Miceli, Mourão e Marepe (Jogos Visuais)

Exposições temáticas como a que está na Caixa Cultural (RJ) são sempre difíceis, as obras ficam nesse tenso diálogo com o tema proposto e frequentemente submetidos à ele.

A exposição com curadoria de Manoel Fernades gira em torno do esporte, obviamente na carona do Pan e leva o nome de Jogos Visuais.
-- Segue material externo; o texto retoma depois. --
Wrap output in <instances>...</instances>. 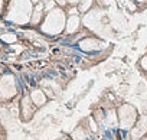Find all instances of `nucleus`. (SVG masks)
Listing matches in <instances>:
<instances>
[{"label":"nucleus","instance_id":"obj_17","mask_svg":"<svg viewBox=\"0 0 147 140\" xmlns=\"http://www.w3.org/2000/svg\"><path fill=\"white\" fill-rule=\"evenodd\" d=\"M32 3H39V0H30Z\"/></svg>","mask_w":147,"mask_h":140},{"label":"nucleus","instance_id":"obj_2","mask_svg":"<svg viewBox=\"0 0 147 140\" xmlns=\"http://www.w3.org/2000/svg\"><path fill=\"white\" fill-rule=\"evenodd\" d=\"M65 12L62 9H52L49 10V13L45 16L43 23H42V32L48 33V35H58L63 30V28L66 26L65 23Z\"/></svg>","mask_w":147,"mask_h":140},{"label":"nucleus","instance_id":"obj_15","mask_svg":"<svg viewBox=\"0 0 147 140\" xmlns=\"http://www.w3.org/2000/svg\"><path fill=\"white\" fill-rule=\"evenodd\" d=\"M81 2V0H68V3H71V5H78Z\"/></svg>","mask_w":147,"mask_h":140},{"label":"nucleus","instance_id":"obj_10","mask_svg":"<svg viewBox=\"0 0 147 140\" xmlns=\"http://www.w3.org/2000/svg\"><path fill=\"white\" fill-rule=\"evenodd\" d=\"M30 98H32L33 104L38 106V107L39 106H43L46 103V95H45V93L42 90H33L32 94H30Z\"/></svg>","mask_w":147,"mask_h":140},{"label":"nucleus","instance_id":"obj_12","mask_svg":"<svg viewBox=\"0 0 147 140\" xmlns=\"http://www.w3.org/2000/svg\"><path fill=\"white\" fill-rule=\"evenodd\" d=\"M2 39L6 41V42H15V41H16V36H15V35H3Z\"/></svg>","mask_w":147,"mask_h":140},{"label":"nucleus","instance_id":"obj_16","mask_svg":"<svg viewBox=\"0 0 147 140\" xmlns=\"http://www.w3.org/2000/svg\"><path fill=\"white\" fill-rule=\"evenodd\" d=\"M2 10H3V0H0V13H2Z\"/></svg>","mask_w":147,"mask_h":140},{"label":"nucleus","instance_id":"obj_5","mask_svg":"<svg viewBox=\"0 0 147 140\" xmlns=\"http://www.w3.org/2000/svg\"><path fill=\"white\" fill-rule=\"evenodd\" d=\"M33 113H35V104H33L32 98L25 97L22 100V116H23V118L29 120L33 116Z\"/></svg>","mask_w":147,"mask_h":140},{"label":"nucleus","instance_id":"obj_1","mask_svg":"<svg viewBox=\"0 0 147 140\" xmlns=\"http://www.w3.org/2000/svg\"><path fill=\"white\" fill-rule=\"evenodd\" d=\"M32 2L30 0H12L7 9V19L15 23H26L32 18Z\"/></svg>","mask_w":147,"mask_h":140},{"label":"nucleus","instance_id":"obj_11","mask_svg":"<svg viewBox=\"0 0 147 140\" xmlns=\"http://www.w3.org/2000/svg\"><path fill=\"white\" fill-rule=\"evenodd\" d=\"M91 5H92V0H81L78 3V10L87 12L88 9H91Z\"/></svg>","mask_w":147,"mask_h":140},{"label":"nucleus","instance_id":"obj_4","mask_svg":"<svg viewBox=\"0 0 147 140\" xmlns=\"http://www.w3.org/2000/svg\"><path fill=\"white\" fill-rule=\"evenodd\" d=\"M120 123H121V127L123 129H130L131 126L136 124V120H137V113H136V108L128 106V104H124L121 108H120Z\"/></svg>","mask_w":147,"mask_h":140},{"label":"nucleus","instance_id":"obj_7","mask_svg":"<svg viewBox=\"0 0 147 140\" xmlns=\"http://www.w3.org/2000/svg\"><path fill=\"white\" fill-rule=\"evenodd\" d=\"M43 12H45V5L43 3H36V6L33 7V12H32V18H30L32 25H38L43 19Z\"/></svg>","mask_w":147,"mask_h":140},{"label":"nucleus","instance_id":"obj_18","mask_svg":"<svg viewBox=\"0 0 147 140\" xmlns=\"http://www.w3.org/2000/svg\"><path fill=\"white\" fill-rule=\"evenodd\" d=\"M146 140H147V136H146Z\"/></svg>","mask_w":147,"mask_h":140},{"label":"nucleus","instance_id":"obj_13","mask_svg":"<svg viewBox=\"0 0 147 140\" xmlns=\"http://www.w3.org/2000/svg\"><path fill=\"white\" fill-rule=\"evenodd\" d=\"M140 66H141V68L144 69V71L147 72V55L141 58V61H140Z\"/></svg>","mask_w":147,"mask_h":140},{"label":"nucleus","instance_id":"obj_6","mask_svg":"<svg viewBox=\"0 0 147 140\" xmlns=\"http://www.w3.org/2000/svg\"><path fill=\"white\" fill-rule=\"evenodd\" d=\"M80 25H81V19H80V15H71L66 20V33H75L78 29H80Z\"/></svg>","mask_w":147,"mask_h":140},{"label":"nucleus","instance_id":"obj_8","mask_svg":"<svg viewBox=\"0 0 147 140\" xmlns=\"http://www.w3.org/2000/svg\"><path fill=\"white\" fill-rule=\"evenodd\" d=\"M147 131V120L146 118H141V120H137V126L133 129V131H131V134H133V139L136 140V139H138V137H141L144 133Z\"/></svg>","mask_w":147,"mask_h":140},{"label":"nucleus","instance_id":"obj_3","mask_svg":"<svg viewBox=\"0 0 147 140\" xmlns=\"http://www.w3.org/2000/svg\"><path fill=\"white\" fill-rule=\"evenodd\" d=\"M16 95V83L12 75H5L0 80V98L10 100Z\"/></svg>","mask_w":147,"mask_h":140},{"label":"nucleus","instance_id":"obj_14","mask_svg":"<svg viewBox=\"0 0 147 140\" xmlns=\"http://www.w3.org/2000/svg\"><path fill=\"white\" fill-rule=\"evenodd\" d=\"M55 3H58L59 6H65L68 3V0H55Z\"/></svg>","mask_w":147,"mask_h":140},{"label":"nucleus","instance_id":"obj_9","mask_svg":"<svg viewBox=\"0 0 147 140\" xmlns=\"http://www.w3.org/2000/svg\"><path fill=\"white\" fill-rule=\"evenodd\" d=\"M81 48L84 51H95V49L101 48V42L95 38H87L81 42Z\"/></svg>","mask_w":147,"mask_h":140}]
</instances>
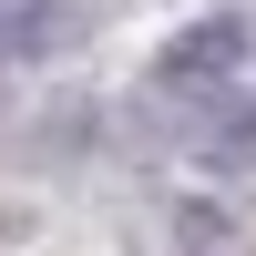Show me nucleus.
Instances as JSON below:
<instances>
[{
    "label": "nucleus",
    "mask_w": 256,
    "mask_h": 256,
    "mask_svg": "<svg viewBox=\"0 0 256 256\" xmlns=\"http://www.w3.org/2000/svg\"><path fill=\"white\" fill-rule=\"evenodd\" d=\"M246 10H205V20H184L174 41H164V62H154V82L164 92H205V82H226V72H246Z\"/></svg>",
    "instance_id": "nucleus-1"
},
{
    "label": "nucleus",
    "mask_w": 256,
    "mask_h": 256,
    "mask_svg": "<svg viewBox=\"0 0 256 256\" xmlns=\"http://www.w3.org/2000/svg\"><path fill=\"white\" fill-rule=\"evenodd\" d=\"M62 20V0H0V52H10V41H41Z\"/></svg>",
    "instance_id": "nucleus-2"
}]
</instances>
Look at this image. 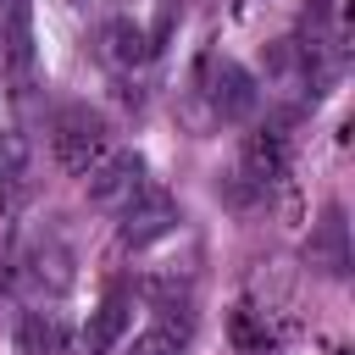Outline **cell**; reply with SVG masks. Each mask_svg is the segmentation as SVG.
Instances as JSON below:
<instances>
[{"mask_svg": "<svg viewBox=\"0 0 355 355\" xmlns=\"http://www.w3.org/2000/svg\"><path fill=\"white\" fill-rule=\"evenodd\" d=\"M50 150L67 172H89L111 150V122L94 105H61L55 122H50Z\"/></svg>", "mask_w": 355, "mask_h": 355, "instance_id": "6da1fadb", "label": "cell"}, {"mask_svg": "<svg viewBox=\"0 0 355 355\" xmlns=\"http://www.w3.org/2000/svg\"><path fill=\"white\" fill-rule=\"evenodd\" d=\"M83 183H89V205L122 211V205L144 189V155H139V150H105V155L83 172Z\"/></svg>", "mask_w": 355, "mask_h": 355, "instance_id": "7a4b0ae2", "label": "cell"}, {"mask_svg": "<svg viewBox=\"0 0 355 355\" xmlns=\"http://www.w3.org/2000/svg\"><path fill=\"white\" fill-rule=\"evenodd\" d=\"M172 227H178V200L144 183V189H139V194L122 205V227H116V239H122L128 250H144V244L166 239Z\"/></svg>", "mask_w": 355, "mask_h": 355, "instance_id": "3957f363", "label": "cell"}, {"mask_svg": "<svg viewBox=\"0 0 355 355\" xmlns=\"http://www.w3.org/2000/svg\"><path fill=\"white\" fill-rule=\"evenodd\" d=\"M205 100H211V111H216L222 122H244V116L255 111L261 89H255V78H250L239 61L211 55V61H205Z\"/></svg>", "mask_w": 355, "mask_h": 355, "instance_id": "277c9868", "label": "cell"}, {"mask_svg": "<svg viewBox=\"0 0 355 355\" xmlns=\"http://www.w3.org/2000/svg\"><path fill=\"white\" fill-rule=\"evenodd\" d=\"M283 166H288V139H283L277 128H261V133H250V139H244V150H239V178H244L250 189L277 183V178H283Z\"/></svg>", "mask_w": 355, "mask_h": 355, "instance_id": "5b68a950", "label": "cell"}, {"mask_svg": "<svg viewBox=\"0 0 355 355\" xmlns=\"http://www.w3.org/2000/svg\"><path fill=\"white\" fill-rule=\"evenodd\" d=\"M100 44H105V61L111 67H144L155 55V33L144 22H133V17H111L105 33H100Z\"/></svg>", "mask_w": 355, "mask_h": 355, "instance_id": "8992f818", "label": "cell"}, {"mask_svg": "<svg viewBox=\"0 0 355 355\" xmlns=\"http://www.w3.org/2000/svg\"><path fill=\"white\" fill-rule=\"evenodd\" d=\"M311 266H322L327 277H344L349 272V227H344V211L333 205L322 222H316V233H311Z\"/></svg>", "mask_w": 355, "mask_h": 355, "instance_id": "52a82bcc", "label": "cell"}, {"mask_svg": "<svg viewBox=\"0 0 355 355\" xmlns=\"http://www.w3.org/2000/svg\"><path fill=\"white\" fill-rule=\"evenodd\" d=\"M17 355H61L67 349V327L50 316V311H28L22 322H17Z\"/></svg>", "mask_w": 355, "mask_h": 355, "instance_id": "ba28073f", "label": "cell"}, {"mask_svg": "<svg viewBox=\"0 0 355 355\" xmlns=\"http://www.w3.org/2000/svg\"><path fill=\"white\" fill-rule=\"evenodd\" d=\"M122 333H128V300H122V294H111V300L89 316V327H83V349H89V355H105Z\"/></svg>", "mask_w": 355, "mask_h": 355, "instance_id": "9c48e42d", "label": "cell"}, {"mask_svg": "<svg viewBox=\"0 0 355 355\" xmlns=\"http://www.w3.org/2000/svg\"><path fill=\"white\" fill-rule=\"evenodd\" d=\"M33 283H44L50 294H61L67 283H72V272H67V250H33V272H28Z\"/></svg>", "mask_w": 355, "mask_h": 355, "instance_id": "30bf717a", "label": "cell"}, {"mask_svg": "<svg viewBox=\"0 0 355 355\" xmlns=\"http://www.w3.org/2000/svg\"><path fill=\"white\" fill-rule=\"evenodd\" d=\"M28 139L22 133H0V183H17L22 172H28Z\"/></svg>", "mask_w": 355, "mask_h": 355, "instance_id": "8fae6325", "label": "cell"}, {"mask_svg": "<svg viewBox=\"0 0 355 355\" xmlns=\"http://www.w3.org/2000/svg\"><path fill=\"white\" fill-rule=\"evenodd\" d=\"M128 355H183V338H172L166 327H150V333H139L133 338V349Z\"/></svg>", "mask_w": 355, "mask_h": 355, "instance_id": "7c38bea8", "label": "cell"}, {"mask_svg": "<svg viewBox=\"0 0 355 355\" xmlns=\"http://www.w3.org/2000/svg\"><path fill=\"white\" fill-rule=\"evenodd\" d=\"M255 355H266V349H255Z\"/></svg>", "mask_w": 355, "mask_h": 355, "instance_id": "4fadbf2b", "label": "cell"}]
</instances>
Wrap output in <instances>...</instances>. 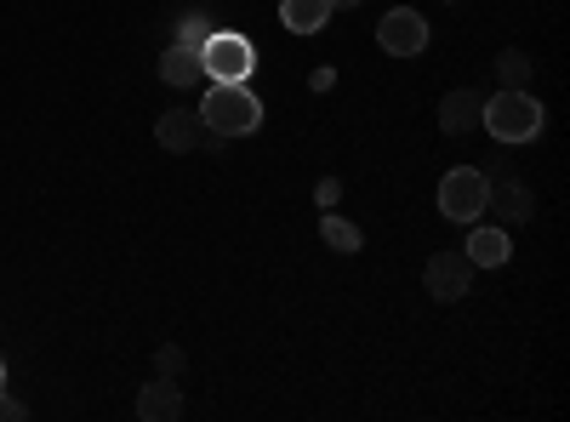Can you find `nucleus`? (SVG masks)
<instances>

Três trabalhos me interessam especialmente.

A pequena área e o círculo central é um trabalho de 2002 de Raul Mourão, um tipo de maquete para grande esculturas que reproduzem as linhas de um campo de futebol. Mas o trabalho, conceitualmente forte, acaba funcionando também como maquete. As linhas soltas no gramado explicitam um diálogo do esporte entre a ordem, presente na geometria, e a leveza mais aleatória das linhas que não encontram um lugar estável. A flutuação daquelas linhas no campo de futebol desfuncionalizam o espaço de esporte abrindo-0 para a poesia.

A poesia está presente no vídeo Aquecimento Corporal da Seleção Santoantoniense, de Marepe. Trata-se de um vídeo de 5 minutos em que vemos o aquecimento de um time de futebol. O campo, a imagem e os uniformes dos jogadores distanciam esse aquecimento dos que as vezes vemos na Tv, dos jogadores profissionais. Aqui tudo é cercado de uma certa fragilidade, de um certo amadorismo. Mas é no movimentos e nos sons que os jogadores fazem que dimensão lúdica e estética venha à tona. O prazer do jogo é captado nesse vídeo com grande frescor, antes mesmo do jogo começar.

O terceiro trabalho é o vídeo de Alice Miceli, 99,9. Variando a velocidade de um corredor de 100m, da velocidade normal até a fixidez da imagem, o vídeo traz a dimensão da impossibilidade de sucesso dessas competições. O corredor nunca chega, a imagem congela antes de ele completar os 100m. Seu adversário é o tempo, como em tantos esportes, e esse não tem como ser vencido. Toda vitória é sempre frágil e risível; 0,001 segundo na frente do segundo lugar. Quem vence é a fábrica do relógio, não o atleta.